Oturanlar: İsmail Altınok ağabeyimizin eşi. Biri doktor, diğeri hariciyeci iki evlat sahibi ana. İsmail Beyden kısa bir süre sonra o da terki diyar edenlerden.
Münip Özben (1932-2005) ağabeyimiz. Erken kaybettiği eşine düşkünlüğü ile bilinenlerden. Münip Bey her zaman, her yerde, herkese karşı saygılı tipik bir İstanbul efendisi olarak sevgi ve saygı gördü. Son yıllarda çok zorlu sağlık sorunları içindeydi.
Suna Abaç: Abaç'ın her şeyi. Suna ablamızın bir geleneği vardı; bizim açtığımız her sergiye mutlaka çok beğenilen kekler yapar getirirdi. Bizleri ''evlatlar'' diye onurlandırırdı. Nuri Beyin kaybından çok etkilenen, kolu kanadı kırılanlardandı. Ondan sonra perişanları yaşadı. Şimdi hiçbirşeyden habersiz, kimseyi tanımadan Ümitköy'de bir bakım evinde.
Hamiye Çolakoğlu, (1933-2014) İnsan sevgisi, öğrencillerine tutkulu, Yurt ve Atatürk sevgisi aklıma gelir, her zaman Hamiye Hanımı anınca. Yıllarca Hacettepe Güzel Sanatlar'da birlikte çalıştık. Her toplantıda kendine özgü çocuksu coşkusu ve tavrı ile mutlaka bir şiir okumadan duramazdı. Pozitif insan örneğiydi. O da alzaimer belası ile zorluklar içinde bir kış günü bilinmezlere uğurlandı.
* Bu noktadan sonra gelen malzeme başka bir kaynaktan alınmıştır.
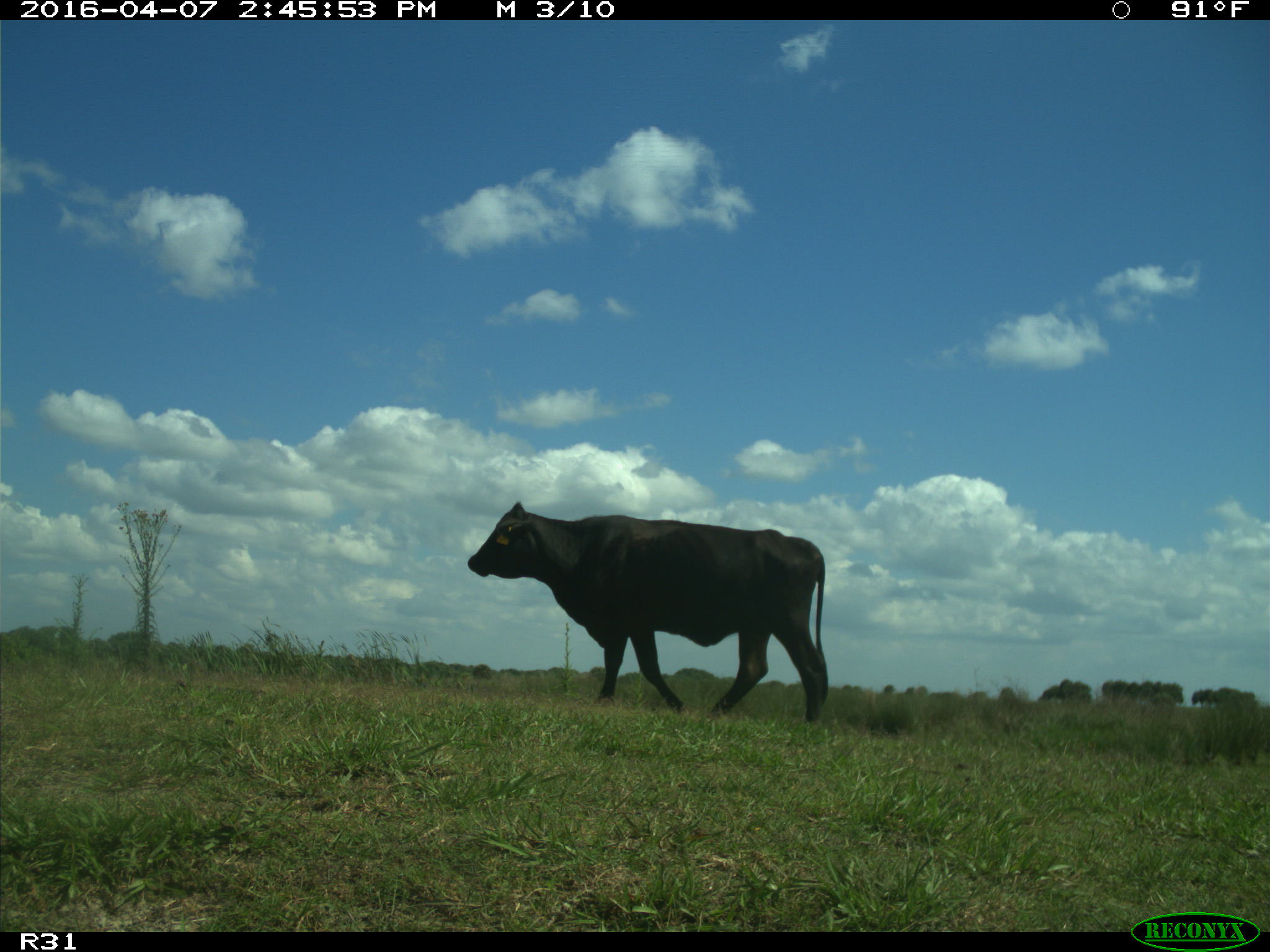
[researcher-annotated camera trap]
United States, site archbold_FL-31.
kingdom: Animalia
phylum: Chordata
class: Mammalia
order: Artiodactyla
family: Bovidae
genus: Bos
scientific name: Bos taurus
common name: domestic cow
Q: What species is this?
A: Bos taurus (domestic cow).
Sühendan ablamız. (1929-2000), Her zaman ablamız olarak andığımız. Ender insan tiplerinden. Çok özel alışkanlıkları, huyları, tavırları, zevkleri vardı. Seçici, tavır koyucu yanı nedeniyle çok fazla arkadaş çevresi yoktu ama sevdiklerini de tam severdi. İlki Atatürk olmak üzere sanat konusunda kendine özgü felsefeye sahip nadir insanlardandı ve taviz vermeyeceği ikinci konuydu sanat onun için.. 1960'larda resim alanında eklektik malzemeleri, çarkları, bebekleri, metal, cam parçalarını cesaretle kullanabilen, üçüncü boyutu zorlayan, zaman zaman metafizik duygu ve düşüncelerini betimleme çabasını özgürce uygulayabilen bir ressamdı. Sağlık sorunlarına rağmen yurt dışı müze ve sanat merkezlerini gezerek, gidemediği zamanlarda da evinde sanat kitaplarını dikkatle inceleyerek çağdaş sanatı izleme çabasını yakından bilenlerdeniz. Onun yaşadığı zaman içinde yeterince anlaşılamadığını ya da sanat kuramcıları ve sanat etkinliği tasarlayıcılarınca yeterince ilgilenilmediğini düşünenlerdenim. Bütün resimlerini Hacettepe Üniversitesi Onkoloji Enstitüsü'ne bağışladı.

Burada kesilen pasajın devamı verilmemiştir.